## [WHAT IS ASKED]
(a) Translate into Spanish this sentence from the article on Black-owned spirit brands: "It's February, which means two things: It's Black History Month and Dry January is over."
(b) Write out everything in the article on Black-owned spirit brands from "Melody Baetens" down to "name a few.", character for character.
(c) Extend the guide to Black-owned spirit brands, beginning after its final sentence.

## [SELECTED TEXT]
Toast to Black History Month with these Black-owned spirit brands

Melody Baetens
The Detroit News

It's February, which means two things: It's Black History Month and Dry January is over.

We can celebrate both by raising a shot or mixing a cocktail using one of these Black-owned spirit brands. Nationwide, we're seeing more and more BIPOC become CEOs and leaders in the industry, but sadly not all these brands are distributed in Michigan yet.

Here are several brands that are available in the mitten state, meaning they can be ordered and sold by any liquor store or bar in the area. Of course some bars are already in the know, and are stocking these brands consistently such as Yum Village in New Center, Cornbread Bar and Restaurant in Southfield and Willow cocktail lounge in Detroit, to name a few.

If you want to support Black-owned brands when you're out drinking this month or any time, here's a guide for what to ask for.

Uncle Nearest Whiskey

Said to be the fastest-growing American whiskey brand, Uncle Nearest is named after African American master distiller Nathan "Nearest" Green. Founder and CEO Fawn Weaver, an entrepreneur and storyteller, founded the whiskey company just a few years ago. Since then, Uncle Nearest labels have won many awards and are available in all 50 states. The most popular bottles are the 1884 Small Batch Whiskey and the inaugural blend, Uncle Nearest 1856, which is bottled at 100 proof. There's also a Master Blend edition and a few rye whiskey varieties. All are high proof with most being 50% alcohol by volume or higher. Find them locally in most well-stocked liquor stores, Total Wine & Spirits, Holiday Market and other stores.

## [DATASET CONTENT]
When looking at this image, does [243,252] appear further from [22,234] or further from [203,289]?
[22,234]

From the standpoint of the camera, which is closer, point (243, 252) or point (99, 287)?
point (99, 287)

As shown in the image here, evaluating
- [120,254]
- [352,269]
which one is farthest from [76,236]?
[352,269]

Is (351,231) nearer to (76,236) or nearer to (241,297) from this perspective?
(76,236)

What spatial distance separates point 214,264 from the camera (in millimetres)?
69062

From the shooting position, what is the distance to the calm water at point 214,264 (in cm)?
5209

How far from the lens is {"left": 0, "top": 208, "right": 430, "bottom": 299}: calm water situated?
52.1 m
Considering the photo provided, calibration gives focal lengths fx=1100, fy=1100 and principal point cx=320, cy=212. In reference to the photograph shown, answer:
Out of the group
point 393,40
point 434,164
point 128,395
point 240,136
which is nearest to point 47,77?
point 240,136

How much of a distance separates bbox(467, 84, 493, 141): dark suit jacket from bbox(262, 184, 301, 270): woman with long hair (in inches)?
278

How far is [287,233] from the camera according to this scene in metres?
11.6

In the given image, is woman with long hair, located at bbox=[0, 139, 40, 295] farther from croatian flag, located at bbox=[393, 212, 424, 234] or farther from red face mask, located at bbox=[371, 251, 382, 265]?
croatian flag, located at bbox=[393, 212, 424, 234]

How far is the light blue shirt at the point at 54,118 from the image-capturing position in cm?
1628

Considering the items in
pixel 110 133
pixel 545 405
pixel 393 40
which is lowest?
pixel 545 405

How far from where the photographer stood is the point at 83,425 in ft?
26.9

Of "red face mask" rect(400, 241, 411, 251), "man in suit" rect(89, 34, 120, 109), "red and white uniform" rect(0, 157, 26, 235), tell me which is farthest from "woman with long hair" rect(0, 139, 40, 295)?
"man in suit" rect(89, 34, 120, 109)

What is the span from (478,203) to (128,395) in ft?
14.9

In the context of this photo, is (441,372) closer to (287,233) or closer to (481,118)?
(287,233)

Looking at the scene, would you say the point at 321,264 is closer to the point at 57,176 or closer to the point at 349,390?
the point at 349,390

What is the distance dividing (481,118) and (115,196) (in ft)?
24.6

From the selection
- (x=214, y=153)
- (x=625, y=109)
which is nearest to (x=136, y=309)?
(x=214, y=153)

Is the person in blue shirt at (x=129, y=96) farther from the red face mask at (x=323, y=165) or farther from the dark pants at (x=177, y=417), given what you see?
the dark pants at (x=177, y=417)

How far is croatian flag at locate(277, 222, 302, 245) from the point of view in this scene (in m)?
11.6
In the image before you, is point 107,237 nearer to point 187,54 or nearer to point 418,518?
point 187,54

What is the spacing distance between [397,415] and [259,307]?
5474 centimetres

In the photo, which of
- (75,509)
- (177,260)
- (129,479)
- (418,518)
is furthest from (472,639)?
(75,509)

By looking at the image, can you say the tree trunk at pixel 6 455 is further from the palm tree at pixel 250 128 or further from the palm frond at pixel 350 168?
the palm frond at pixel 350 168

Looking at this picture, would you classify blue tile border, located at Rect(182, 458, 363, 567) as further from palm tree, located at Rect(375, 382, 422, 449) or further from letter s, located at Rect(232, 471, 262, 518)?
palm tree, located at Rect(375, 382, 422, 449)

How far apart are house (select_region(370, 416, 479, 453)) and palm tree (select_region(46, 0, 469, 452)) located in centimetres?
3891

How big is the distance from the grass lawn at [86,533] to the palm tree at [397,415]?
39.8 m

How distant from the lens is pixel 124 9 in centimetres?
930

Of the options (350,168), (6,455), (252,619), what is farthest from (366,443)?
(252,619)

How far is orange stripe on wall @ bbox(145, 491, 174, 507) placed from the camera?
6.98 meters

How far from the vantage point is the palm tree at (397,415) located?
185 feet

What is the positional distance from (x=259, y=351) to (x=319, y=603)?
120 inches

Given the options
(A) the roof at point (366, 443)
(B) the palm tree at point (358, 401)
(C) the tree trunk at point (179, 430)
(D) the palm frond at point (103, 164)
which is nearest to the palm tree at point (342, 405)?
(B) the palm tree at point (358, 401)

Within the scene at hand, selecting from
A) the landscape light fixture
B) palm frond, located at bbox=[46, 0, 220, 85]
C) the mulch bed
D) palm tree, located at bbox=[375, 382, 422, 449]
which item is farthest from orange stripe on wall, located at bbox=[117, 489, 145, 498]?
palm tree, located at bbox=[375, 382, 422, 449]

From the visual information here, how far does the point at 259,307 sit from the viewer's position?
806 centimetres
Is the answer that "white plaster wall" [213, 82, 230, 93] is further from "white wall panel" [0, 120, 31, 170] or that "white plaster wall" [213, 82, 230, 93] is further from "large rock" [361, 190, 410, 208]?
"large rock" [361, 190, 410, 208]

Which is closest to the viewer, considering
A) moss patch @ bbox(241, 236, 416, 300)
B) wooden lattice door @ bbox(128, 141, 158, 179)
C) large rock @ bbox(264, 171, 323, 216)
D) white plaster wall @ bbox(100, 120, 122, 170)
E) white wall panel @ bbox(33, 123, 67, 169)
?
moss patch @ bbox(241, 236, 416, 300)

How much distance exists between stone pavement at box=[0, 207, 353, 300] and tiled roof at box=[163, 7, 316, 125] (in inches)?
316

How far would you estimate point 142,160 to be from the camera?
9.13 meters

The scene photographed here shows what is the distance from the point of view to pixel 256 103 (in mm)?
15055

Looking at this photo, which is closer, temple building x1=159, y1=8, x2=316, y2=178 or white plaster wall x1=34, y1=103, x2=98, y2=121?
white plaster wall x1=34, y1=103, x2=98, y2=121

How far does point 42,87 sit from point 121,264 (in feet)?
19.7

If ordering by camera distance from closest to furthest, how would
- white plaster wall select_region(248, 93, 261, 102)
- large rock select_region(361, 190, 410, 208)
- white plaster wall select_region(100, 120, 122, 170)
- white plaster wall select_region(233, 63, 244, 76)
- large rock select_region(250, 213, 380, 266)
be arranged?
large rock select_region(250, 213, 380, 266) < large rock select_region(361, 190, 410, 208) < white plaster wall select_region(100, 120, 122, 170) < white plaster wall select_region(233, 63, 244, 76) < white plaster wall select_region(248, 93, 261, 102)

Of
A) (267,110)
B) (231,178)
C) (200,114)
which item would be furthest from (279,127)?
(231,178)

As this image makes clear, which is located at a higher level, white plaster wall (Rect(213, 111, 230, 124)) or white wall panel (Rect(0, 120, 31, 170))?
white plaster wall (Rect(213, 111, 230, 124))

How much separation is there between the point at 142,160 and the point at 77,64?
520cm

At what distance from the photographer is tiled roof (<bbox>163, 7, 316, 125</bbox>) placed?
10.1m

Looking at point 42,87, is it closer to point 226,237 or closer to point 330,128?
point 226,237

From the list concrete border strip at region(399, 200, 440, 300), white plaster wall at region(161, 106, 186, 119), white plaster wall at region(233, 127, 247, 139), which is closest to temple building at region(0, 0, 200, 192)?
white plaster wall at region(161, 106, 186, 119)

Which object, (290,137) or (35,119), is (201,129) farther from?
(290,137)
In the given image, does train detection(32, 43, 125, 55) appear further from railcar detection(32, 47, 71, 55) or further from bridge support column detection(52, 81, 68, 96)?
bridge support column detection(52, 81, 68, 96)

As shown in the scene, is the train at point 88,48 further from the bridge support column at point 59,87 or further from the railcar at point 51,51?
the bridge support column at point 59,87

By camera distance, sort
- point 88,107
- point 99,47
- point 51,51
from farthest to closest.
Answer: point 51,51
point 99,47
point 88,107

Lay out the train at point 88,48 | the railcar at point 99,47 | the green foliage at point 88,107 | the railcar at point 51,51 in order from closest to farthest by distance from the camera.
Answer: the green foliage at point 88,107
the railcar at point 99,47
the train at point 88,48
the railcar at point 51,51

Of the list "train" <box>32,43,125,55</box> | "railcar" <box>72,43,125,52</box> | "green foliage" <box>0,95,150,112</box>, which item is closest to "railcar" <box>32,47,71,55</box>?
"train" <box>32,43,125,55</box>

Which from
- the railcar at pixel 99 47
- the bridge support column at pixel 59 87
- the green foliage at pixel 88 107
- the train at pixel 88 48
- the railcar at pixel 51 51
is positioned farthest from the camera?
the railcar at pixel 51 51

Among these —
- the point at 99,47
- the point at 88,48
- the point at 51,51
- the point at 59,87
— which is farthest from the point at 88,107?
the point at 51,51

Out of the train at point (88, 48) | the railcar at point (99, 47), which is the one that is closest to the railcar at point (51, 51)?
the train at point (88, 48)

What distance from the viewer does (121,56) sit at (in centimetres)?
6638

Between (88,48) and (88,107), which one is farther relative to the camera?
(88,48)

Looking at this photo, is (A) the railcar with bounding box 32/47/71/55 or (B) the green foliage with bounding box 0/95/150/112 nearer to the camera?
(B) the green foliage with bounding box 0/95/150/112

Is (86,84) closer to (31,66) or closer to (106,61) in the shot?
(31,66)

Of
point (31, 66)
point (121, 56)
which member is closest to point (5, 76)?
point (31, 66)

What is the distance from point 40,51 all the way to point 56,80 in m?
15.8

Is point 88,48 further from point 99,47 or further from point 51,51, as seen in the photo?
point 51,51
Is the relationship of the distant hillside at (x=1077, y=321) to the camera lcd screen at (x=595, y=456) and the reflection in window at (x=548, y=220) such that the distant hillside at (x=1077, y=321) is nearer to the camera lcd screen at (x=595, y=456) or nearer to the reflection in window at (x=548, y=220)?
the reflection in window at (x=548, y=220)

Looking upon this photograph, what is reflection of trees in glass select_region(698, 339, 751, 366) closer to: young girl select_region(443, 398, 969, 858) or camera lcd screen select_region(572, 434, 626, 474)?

## [ANSWER SET]
(a) Es febrero, lo que significa dos cosas: es el Mes de la Historia Afroamericana y el Enero Seco ha terminado.

(b)
Melody Baetens
The Detroit News

It's February, which means two things: It's Black History Month and Dry January is over.

We can celebrate both by raising a shot or mixing a cocktail using one of these Black-owned spirit brands. Nationwide, we're seeing more and more BIPOC become CEOs and leaders in the industry, but sadly not all these brands are distributed in Michigan yet.

Here are several brands that are available in the mitten state, meaning they can be ordered and sold by any liquor store or bar in the area. Of course some bars are already in the know, and are stocking these brands consistently such as Yum Village in New Center, Cornbread Bar and Restaurant in Southfield and Willow cocktail lounge in Detroit, to name a few.

(c)
Saint Liberty Bourbon

This bourbon brand celebrates and honors America's women who didn't follow the rules during Prohibition. A portion of Saint Liberty's gross profits are donated to groups that are focused on women's empowerment, education and entrepreneurial spirit. Bertie's Bear Gulch Bourbon is named after Bertie Brown, a young African American woman who homesteaded alone in Montana in the 1920s and was known for making moonshine. Mary's Four Grain Bourbon is in honor of Mary Curley, an infamous, red-haired bootlegger. Find either label in Michigan at Total Wine and other well-stocked liquor stores.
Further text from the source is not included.